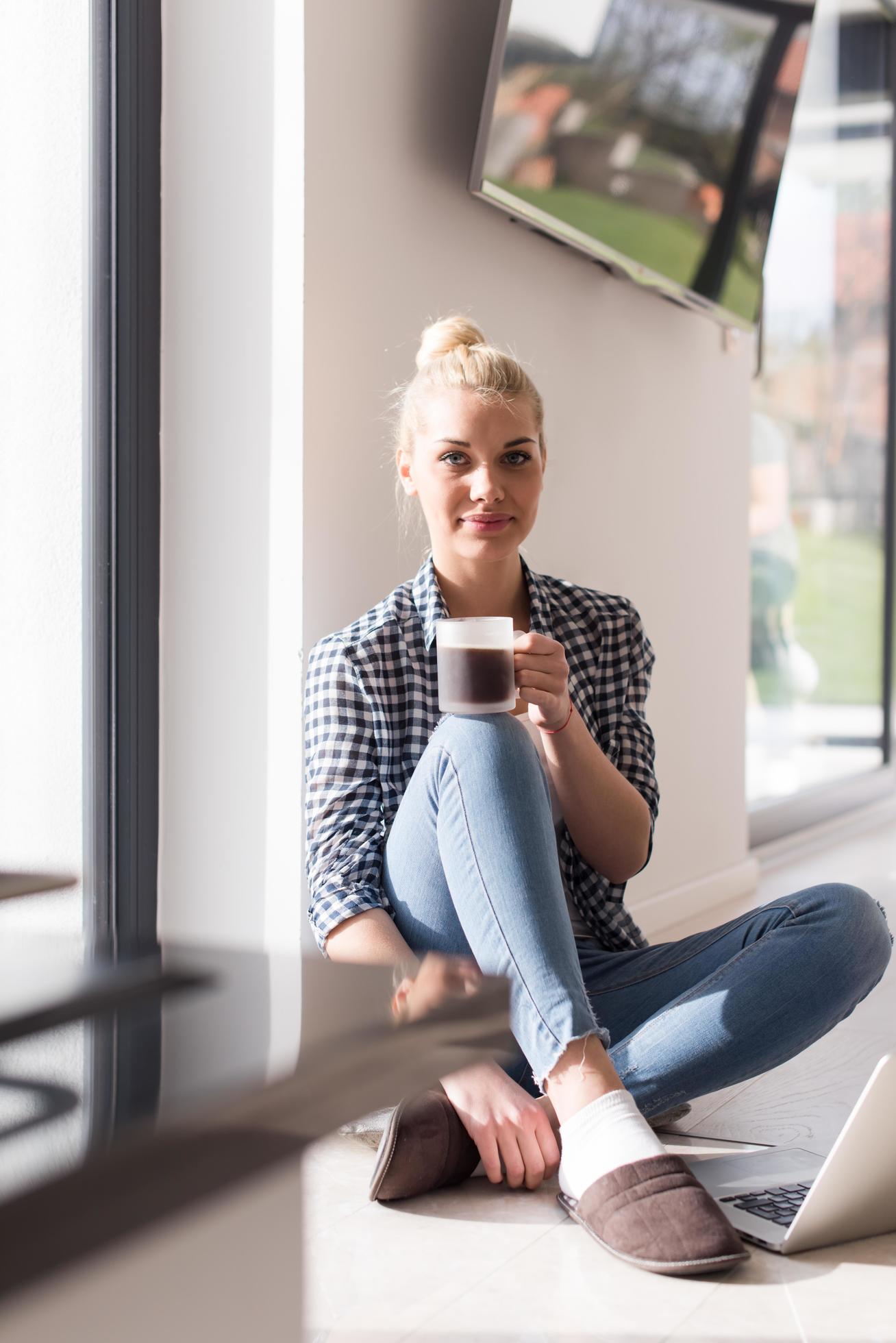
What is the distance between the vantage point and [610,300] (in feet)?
7.88

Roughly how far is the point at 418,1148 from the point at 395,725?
45 centimetres

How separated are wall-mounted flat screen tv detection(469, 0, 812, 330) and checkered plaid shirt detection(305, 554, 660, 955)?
26.3 inches

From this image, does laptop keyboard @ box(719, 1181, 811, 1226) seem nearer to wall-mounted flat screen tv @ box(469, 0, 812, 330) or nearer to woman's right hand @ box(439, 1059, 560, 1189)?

◆ ◆ ◆ ◆ ◆ ◆ ◆

Reproduce every line of the records above word for word, leaving out the pictures.

[Response for this exercise]
What is the distance between the vantage point and [610,300] (in feet)?
7.88

Roughly how far is the point at 418,1148 from the point at 395,725?
45 centimetres

How separated are wall-mounted flat screen tv detection(469, 0, 812, 330) and checkered plaid shirt detection(305, 554, 660, 955)?
26.3 inches

From this image, does laptop keyboard @ box(719, 1181, 811, 1226) seem nearer to wall-mounted flat screen tv @ box(469, 0, 812, 330) or nearer to woman's right hand @ box(439, 1059, 560, 1189)?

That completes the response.